Come è Heisenberg stesso a scrivere, «Kant afferma che ogni qualvolta
osserviamo un evento, noi presumiamo che esiste un evento precedente da cui il
primo deve seguire secondo una certa regola»[12].
Eppure, di fronte ai profondi cambiamenti verificatisi nel campo delle scienze
fisiche, «gli argomenti di Kant a favore del carattere a priori della legge di
causalità non possono più ritenersi validi»[13].
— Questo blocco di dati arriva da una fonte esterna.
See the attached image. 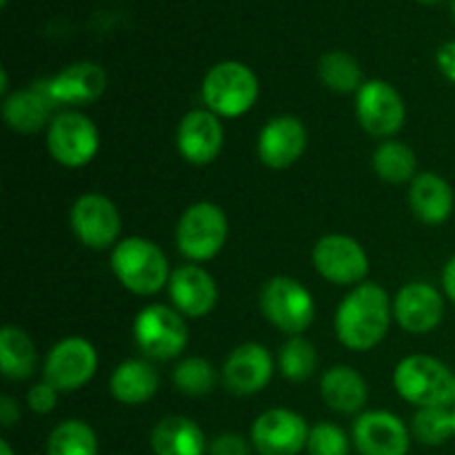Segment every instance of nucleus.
Listing matches in <instances>:
<instances>
[{
	"label": "nucleus",
	"instance_id": "29",
	"mask_svg": "<svg viewBox=\"0 0 455 455\" xmlns=\"http://www.w3.org/2000/svg\"><path fill=\"white\" fill-rule=\"evenodd\" d=\"M318 76L333 92L351 93L363 87V71H360L358 60L347 52L324 53L320 58Z\"/></svg>",
	"mask_w": 455,
	"mask_h": 455
},
{
	"label": "nucleus",
	"instance_id": "23",
	"mask_svg": "<svg viewBox=\"0 0 455 455\" xmlns=\"http://www.w3.org/2000/svg\"><path fill=\"white\" fill-rule=\"evenodd\" d=\"M151 449L156 455H204L209 451L198 422L185 416L163 418L151 431Z\"/></svg>",
	"mask_w": 455,
	"mask_h": 455
},
{
	"label": "nucleus",
	"instance_id": "15",
	"mask_svg": "<svg viewBox=\"0 0 455 455\" xmlns=\"http://www.w3.org/2000/svg\"><path fill=\"white\" fill-rule=\"evenodd\" d=\"M394 315L409 333H429L443 323L444 300L435 287L427 283H409L394 300Z\"/></svg>",
	"mask_w": 455,
	"mask_h": 455
},
{
	"label": "nucleus",
	"instance_id": "4",
	"mask_svg": "<svg viewBox=\"0 0 455 455\" xmlns=\"http://www.w3.org/2000/svg\"><path fill=\"white\" fill-rule=\"evenodd\" d=\"M203 100L209 111L225 118L247 114L258 100V78L247 65L225 60L212 67L203 80Z\"/></svg>",
	"mask_w": 455,
	"mask_h": 455
},
{
	"label": "nucleus",
	"instance_id": "26",
	"mask_svg": "<svg viewBox=\"0 0 455 455\" xmlns=\"http://www.w3.org/2000/svg\"><path fill=\"white\" fill-rule=\"evenodd\" d=\"M36 345L22 329L3 327L0 331V369L9 380H27L36 369Z\"/></svg>",
	"mask_w": 455,
	"mask_h": 455
},
{
	"label": "nucleus",
	"instance_id": "39",
	"mask_svg": "<svg viewBox=\"0 0 455 455\" xmlns=\"http://www.w3.org/2000/svg\"><path fill=\"white\" fill-rule=\"evenodd\" d=\"M0 455H13V449L9 447L7 440H0Z\"/></svg>",
	"mask_w": 455,
	"mask_h": 455
},
{
	"label": "nucleus",
	"instance_id": "36",
	"mask_svg": "<svg viewBox=\"0 0 455 455\" xmlns=\"http://www.w3.org/2000/svg\"><path fill=\"white\" fill-rule=\"evenodd\" d=\"M438 67L451 83H455V40L438 49Z\"/></svg>",
	"mask_w": 455,
	"mask_h": 455
},
{
	"label": "nucleus",
	"instance_id": "10",
	"mask_svg": "<svg viewBox=\"0 0 455 455\" xmlns=\"http://www.w3.org/2000/svg\"><path fill=\"white\" fill-rule=\"evenodd\" d=\"M98 369V354L84 338L71 336L58 342L44 363V380L58 391L83 389Z\"/></svg>",
	"mask_w": 455,
	"mask_h": 455
},
{
	"label": "nucleus",
	"instance_id": "28",
	"mask_svg": "<svg viewBox=\"0 0 455 455\" xmlns=\"http://www.w3.org/2000/svg\"><path fill=\"white\" fill-rule=\"evenodd\" d=\"M47 455H98V440L83 420L60 422L47 440Z\"/></svg>",
	"mask_w": 455,
	"mask_h": 455
},
{
	"label": "nucleus",
	"instance_id": "6",
	"mask_svg": "<svg viewBox=\"0 0 455 455\" xmlns=\"http://www.w3.org/2000/svg\"><path fill=\"white\" fill-rule=\"evenodd\" d=\"M260 305L265 318L280 331L291 336L307 331L315 318V302L311 293L298 280L287 275H278L265 284Z\"/></svg>",
	"mask_w": 455,
	"mask_h": 455
},
{
	"label": "nucleus",
	"instance_id": "7",
	"mask_svg": "<svg viewBox=\"0 0 455 455\" xmlns=\"http://www.w3.org/2000/svg\"><path fill=\"white\" fill-rule=\"evenodd\" d=\"M133 336L138 347L149 358L172 360L185 351L189 342V329L180 311L164 305H149L138 314L133 323Z\"/></svg>",
	"mask_w": 455,
	"mask_h": 455
},
{
	"label": "nucleus",
	"instance_id": "3",
	"mask_svg": "<svg viewBox=\"0 0 455 455\" xmlns=\"http://www.w3.org/2000/svg\"><path fill=\"white\" fill-rule=\"evenodd\" d=\"M394 385L416 407H449L453 403V373L431 355H409L394 371Z\"/></svg>",
	"mask_w": 455,
	"mask_h": 455
},
{
	"label": "nucleus",
	"instance_id": "22",
	"mask_svg": "<svg viewBox=\"0 0 455 455\" xmlns=\"http://www.w3.org/2000/svg\"><path fill=\"white\" fill-rule=\"evenodd\" d=\"M409 203L413 213L420 218L425 225H443L453 212L455 196L451 185L438 173H420L411 180L409 189Z\"/></svg>",
	"mask_w": 455,
	"mask_h": 455
},
{
	"label": "nucleus",
	"instance_id": "31",
	"mask_svg": "<svg viewBox=\"0 0 455 455\" xmlns=\"http://www.w3.org/2000/svg\"><path fill=\"white\" fill-rule=\"evenodd\" d=\"M411 429L422 444L440 447L453 438V411L447 407H422L413 416Z\"/></svg>",
	"mask_w": 455,
	"mask_h": 455
},
{
	"label": "nucleus",
	"instance_id": "12",
	"mask_svg": "<svg viewBox=\"0 0 455 455\" xmlns=\"http://www.w3.org/2000/svg\"><path fill=\"white\" fill-rule=\"evenodd\" d=\"M314 265L333 284L363 283L369 274V258L358 240L349 235H324L314 247Z\"/></svg>",
	"mask_w": 455,
	"mask_h": 455
},
{
	"label": "nucleus",
	"instance_id": "41",
	"mask_svg": "<svg viewBox=\"0 0 455 455\" xmlns=\"http://www.w3.org/2000/svg\"><path fill=\"white\" fill-rule=\"evenodd\" d=\"M451 13H453V18H455V0H451Z\"/></svg>",
	"mask_w": 455,
	"mask_h": 455
},
{
	"label": "nucleus",
	"instance_id": "40",
	"mask_svg": "<svg viewBox=\"0 0 455 455\" xmlns=\"http://www.w3.org/2000/svg\"><path fill=\"white\" fill-rule=\"evenodd\" d=\"M418 3H427V4H434V3H440V0H418Z\"/></svg>",
	"mask_w": 455,
	"mask_h": 455
},
{
	"label": "nucleus",
	"instance_id": "27",
	"mask_svg": "<svg viewBox=\"0 0 455 455\" xmlns=\"http://www.w3.org/2000/svg\"><path fill=\"white\" fill-rule=\"evenodd\" d=\"M416 154L398 140H387L373 154V169L391 185H403L416 178Z\"/></svg>",
	"mask_w": 455,
	"mask_h": 455
},
{
	"label": "nucleus",
	"instance_id": "1",
	"mask_svg": "<svg viewBox=\"0 0 455 455\" xmlns=\"http://www.w3.org/2000/svg\"><path fill=\"white\" fill-rule=\"evenodd\" d=\"M391 324V302L376 283L355 284L336 311V336L347 349L369 351L380 345Z\"/></svg>",
	"mask_w": 455,
	"mask_h": 455
},
{
	"label": "nucleus",
	"instance_id": "20",
	"mask_svg": "<svg viewBox=\"0 0 455 455\" xmlns=\"http://www.w3.org/2000/svg\"><path fill=\"white\" fill-rule=\"evenodd\" d=\"M56 100L49 93L47 83L31 84V87L20 89L12 93L3 105V116L12 129L20 133L38 132L47 123H52V111Z\"/></svg>",
	"mask_w": 455,
	"mask_h": 455
},
{
	"label": "nucleus",
	"instance_id": "13",
	"mask_svg": "<svg viewBox=\"0 0 455 455\" xmlns=\"http://www.w3.org/2000/svg\"><path fill=\"white\" fill-rule=\"evenodd\" d=\"M71 229L89 249H107L120 235V213L102 194H84L71 207Z\"/></svg>",
	"mask_w": 455,
	"mask_h": 455
},
{
	"label": "nucleus",
	"instance_id": "18",
	"mask_svg": "<svg viewBox=\"0 0 455 455\" xmlns=\"http://www.w3.org/2000/svg\"><path fill=\"white\" fill-rule=\"evenodd\" d=\"M271 376H274L271 354L262 345H256V342L238 347L227 358L225 369H222L227 389L238 395L258 394V391L269 385Z\"/></svg>",
	"mask_w": 455,
	"mask_h": 455
},
{
	"label": "nucleus",
	"instance_id": "24",
	"mask_svg": "<svg viewBox=\"0 0 455 455\" xmlns=\"http://www.w3.org/2000/svg\"><path fill=\"white\" fill-rule=\"evenodd\" d=\"M323 400L338 413H358L367 403V382L355 369L333 367L320 382Z\"/></svg>",
	"mask_w": 455,
	"mask_h": 455
},
{
	"label": "nucleus",
	"instance_id": "34",
	"mask_svg": "<svg viewBox=\"0 0 455 455\" xmlns=\"http://www.w3.org/2000/svg\"><path fill=\"white\" fill-rule=\"evenodd\" d=\"M56 403H58V389L53 385H49L47 380L31 387L29 394H27V404H29L31 411L40 413V416L53 411Z\"/></svg>",
	"mask_w": 455,
	"mask_h": 455
},
{
	"label": "nucleus",
	"instance_id": "21",
	"mask_svg": "<svg viewBox=\"0 0 455 455\" xmlns=\"http://www.w3.org/2000/svg\"><path fill=\"white\" fill-rule=\"evenodd\" d=\"M49 93L56 105L67 102H92L107 89V74L96 62H76L62 69L56 78L47 80Z\"/></svg>",
	"mask_w": 455,
	"mask_h": 455
},
{
	"label": "nucleus",
	"instance_id": "25",
	"mask_svg": "<svg viewBox=\"0 0 455 455\" xmlns=\"http://www.w3.org/2000/svg\"><path fill=\"white\" fill-rule=\"evenodd\" d=\"M111 394L123 404H142L158 391V373L145 360H124L111 373Z\"/></svg>",
	"mask_w": 455,
	"mask_h": 455
},
{
	"label": "nucleus",
	"instance_id": "30",
	"mask_svg": "<svg viewBox=\"0 0 455 455\" xmlns=\"http://www.w3.org/2000/svg\"><path fill=\"white\" fill-rule=\"evenodd\" d=\"M280 371L287 380L291 382H302L307 378H311L318 367V354H315L314 345L309 340H305L302 336L289 338L283 345L278 355Z\"/></svg>",
	"mask_w": 455,
	"mask_h": 455
},
{
	"label": "nucleus",
	"instance_id": "8",
	"mask_svg": "<svg viewBox=\"0 0 455 455\" xmlns=\"http://www.w3.org/2000/svg\"><path fill=\"white\" fill-rule=\"evenodd\" d=\"M100 147L96 124L80 111H62L49 123L47 149L56 163L65 167H84L92 163Z\"/></svg>",
	"mask_w": 455,
	"mask_h": 455
},
{
	"label": "nucleus",
	"instance_id": "2",
	"mask_svg": "<svg viewBox=\"0 0 455 455\" xmlns=\"http://www.w3.org/2000/svg\"><path fill=\"white\" fill-rule=\"evenodd\" d=\"M111 269L123 287L138 296H154L172 278L164 253L145 238L120 240L111 253Z\"/></svg>",
	"mask_w": 455,
	"mask_h": 455
},
{
	"label": "nucleus",
	"instance_id": "14",
	"mask_svg": "<svg viewBox=\"0 0 455 455\" xmlns=\"http://www.w3.org/2000/svg\"><path fill=\"white\" fill-rule=\"evenodd\" d=\"M354 443L360 455H407L409 429L389 411H367L355 420Z\"/></svg>",
	"mask_w": 455,
	"mask_h": 455
},
{
	"label": "nucleus",
	"instance_id": "5",
	"mask_svg": "<svg viewBox=\"0 0 455 455\" xmlns=\"http://www.w3.org/2000/svg\"><path fill=\"white\" fill-rule=\"evenodd\" d=\"M229 222L225 212L213 203L191 204L178 220L176 243L185 258L194 262L212 260L225 247Z\"/></svg>",
	"mask_w": 455,
	"mask_h": 455
},
{
	"label": "nucleus",
	"instance_id": "32",
	"mask_svg": "<svg viewBox=\"0 0 455 455\" xmlns=\"http://www.w3.org/2000/svg\"><path fill=\"white\" fill-rule=\"evenodd\" d=\"M173 385L180 394L200 398L216 387V371L204 358H185L173 369Z\"/></svg>",
	"mask_w": 455,
	"mask_h": 455
},
{
	"label": "nucleus",
	"instance_id": "37",
	"mask_svg": "<svg viewBox=\"0 0 455 455\" xmlns=\"http://www.w3.org/2000/svg\"><path fill=\"white\" fill-rule=\"evenodd\" d=\"M20 420V409H18V403L9 395H3L0 398V422L3 427H13Z\"/></svg>",
	"mask_w": 455,
	"mask_h": 455
},
{
	"label": "nucleus",
	"instance_id": "43",
	"mask_svg": "<svg viewBox=\"0 0 455 455\" xmlns=\"http://www.w3.org/2000/svg\"><path fill=\"white\" fill-rule=\"evenodd\" d=\"M453 438H455V411H453Z\"/></svg>",
	"mask_w": 455,
	"mask_h": 455
},
{
	"label": "nucleus",
	"instance_id": "16",
	"mask_svg": "<svg viewBox=\"0 0 455 455\" xmlns=\"http://www.w3.org/2000/svg\"><path fill=\"white\" fill-rule=\"evenodd\" d=\"M225 132L218 116L209 109H196L178 127V151L191 164H209L218 158Z\"/></svg>",
	"mask_w": 455,
	"mask_h": 455
},
{
	"label": "nucleus",
	"instance_id": "9",
	"mask_svg": "<svg viewBox=\"0 0 455 455\" xmlns=\"http://www.w3.org/2000/svg\"><path fill=\"white\" fill-rule=\"evenodd\" d=\"M307 440L309 427L291 409H269L251 427V444L260 455H298L307 449Z\"/></svg>",
	"mask_w": 455,
	"mask_h": 455
},
{
	"label": "nucleus",
	"instance_id": "11",
	"mask_svg": "<svg viewBox=\"0 0 455 455\" xmlns=\"http://www.w3.org/2000/svg\"><path fill=\"white\" fill-rule=\"evenodd\" d=\"M355 114L371 136H394L404 124V102L400 93L385 80H369L358 89Z\"/></svg>",
	"mask_w": 455,
	"mask_h": 455
},
{
	"label": "nucleus",
	"instance_id": "17",
	"mask_svg": "<svg viewBox=\"0 0 455 455\" xmlns=\"http://www.w3.org/2000/svg\"><path fill=\"white\" fill-rule=\"evenodd\" d=\"M307 147V129L293 116H278L262 127L258 156L271 169L291 167Z\"/></svg>",
	"mask_w": 455,
	"mask_h": 455
},
{
	"label": "nucleus",
	"instance_id": "42",
	"mask_svg": "<svg viewBox=\"0 0 455 455\" xmlns=\"http://www.w3.org/2000/svg\"><path fill=\"white\" fill-rule=\"evenodd\" d=\"M453 403H455V376H453Z\"/></svg>",
	"mask_w": 455,
	"mask_h": 455
},
{
	"label": "nucleus",
	"instance_id": "44",
	"mask_svg": "<svg viewBox=\"0 0 455 455\" xmlns=\"http://www.w3.org/2000/svg\"><path fill=\"white\" fill-rule=\"evenodd\" d=\"M9 3V0H0V4H3V7H4V4H7Z\"/></svg>",
	"mask_w": 455,
	"mask_h": 455
},
{
	"label": "nucleus",
	"instance_id": "19",
	"mask_svg": "<svg viewBox=\"0 0 455 455\" xmlns=\"http://www.w3.org/2000/svg\"><path fill=\"white\" fill-rule=\"evenodd\" d=\"M169 296L180 314L189 318H204L216 307V280L198 265L178 267L169 278Z\"/></svg>",
	"mask_w": 455,
	"mask_h": 455
},
{
	"label": "nucleus",
	"instance_id": "38",
	"mask_svg": "<svg viewBox=\"0 0 455 455\" xmlns=\"http://www.w3.org/2000/svg\"><path fill=\"white\" fill-rule=\"evenodd\" d=\"M443 284H444V291H447L449 300L455 302V256L447 262V265H444Z\"/></svg>",
	"mask_w": 455,
	"mask_h": 455
},
{
	"label": "nucleus",
	"instance_id": "35",
	"mask_svg": "<svg viewBox=\"0 0 455 455\" xmlns=\"http://www.w3.org/2000/svg\"><path fill=\"white\" fill-rule=\"evenodd\" d=\"M209 455H251V447L240 434H220L209 444Z\"/></svg>",
	"mask_w": 455,
	"mask_h": 455
},
{
	"label": "nucleus",
	"instance_id": "33",
	"mask_svg": "<svg viewBox=\"0 0 455 455\" xmlns=\"http://www.w3.org/2000/svg\"><path fill=\"white\" fill-rule=\"evenodd\" d=\"M349 438L340 427L331 422H318L309 429L307 451L309 455H349Z\"/></svg>",
	"mask_w": 455,
	"mask_h": 455
}]
</instances>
Se da queste poche righe è
certamente possibile evincere una dura messa in discussione della causalità
newtoniana, è tuttavia necessario evidenziare come la posizione heisenberghiana
sia, tutto sommato, assai meno rigida di quanto non possa apparire in un primo
momento. Il fisico tedesco, tutt’altro che sprovveduto, era infatti consapevole
del fatto che, privando la fisica del principio di causalità, venisse con ciò
stesso meno la possibilità di fare scienza. Infatti, «la legge di causalità si
risolve nel metodo stesso della ricerca scientifica: è la condizione che rende
possibile la scienza. Giacché noi in effetti applichiamo questo metodo, la
legge di causalità è a priori e non derivata dall’esperienza»[14].
È facile pensare, posti di fronte
a queste poche righe, che Heisenberg - posto di fronte alla scelta tra critica
delle acquisizioni tradizionali e possibilità di salvaguardare la ricerca
scientifica -non abbia potuto evitare di cadere in contraddizione con se
stesso. Ma l’aporia viene presto risolta qualora si consideri come ciò che il
fisico tedesco intendesse fare non era eliminare la causalità scientifica in
toto. Ciò che davvero contava era riconsiderare gli ambiti di applicabilità
di questa nozione. Sotto un punto di vista teoretico, infatti, il principio di
indeterminazione non può che condurre a un drastico ridimensionamento della
legge di causalità, che dalla certezza passa all’ambito della probabilità.
Eppure la causalità continua a conservare intatto il proprio valore sotto il
profilo pratico: in altre parole, della causalità viene evidenziato
l’irrinunciabile valore euristico. Prova di ciò è l’ambito macroscopico, nel
quale essa continua a sussistere nel suo senso classico. Ben diverso è l’ambito
del microscopico. La causalità riceve qui un brusco ridimensionamento: è
impossibile spiegare un evento atomico facendo ricorso alla singola causa.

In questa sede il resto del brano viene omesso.